Big Cartel was founded in 2005 by Matt Wigham and Eric Turner in Salt Lake City. Wigham was managing bands and saw that musicians, artists, and other creatives needed a dead-simple way to sell merchandise online. They built Big Cartel to be the opposite of bloated enterprise platforms — minimal, focused, and affordable.
The platform is deliberately limited in scope. It handles product listings, payments, order management, and basic customization. There are no app stores, marketplace integrations, or advanced analytics dashboards. That’s the point — Big Cartel is for people selling a small catalog of handmade goods, prints, vinyl records, or clothing, not for merchants with thousands of SKUs.
Big Cartel’s free plan supports up to 5 products with no monthly fees and no transaction charges beyond payment processing costs. Paid plans top out at $19.99 per month for up to 500 products. The pricing model hasn’t changed dramatically in years, which is part of the appeal for cost-conscious creatives.

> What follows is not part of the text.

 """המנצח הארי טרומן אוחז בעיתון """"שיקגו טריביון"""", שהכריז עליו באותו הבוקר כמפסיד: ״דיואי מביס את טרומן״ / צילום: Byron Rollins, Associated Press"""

The company is intentionally small and has stayed independent. It hasn’t taken venture capital and doesn’t plan to. The team is about 30 people, mostly remote. Big Cartel has publicly committed to remaining a sustainable business rather than chasing growth-at-all-costs.
More than a million stores have been created on Big Cartel since launch. The platform processes hundreds of millions of dollars in sales annually, primarily for independent artists, screen printers, jewelry makers, ceramicists, and small fashion labels.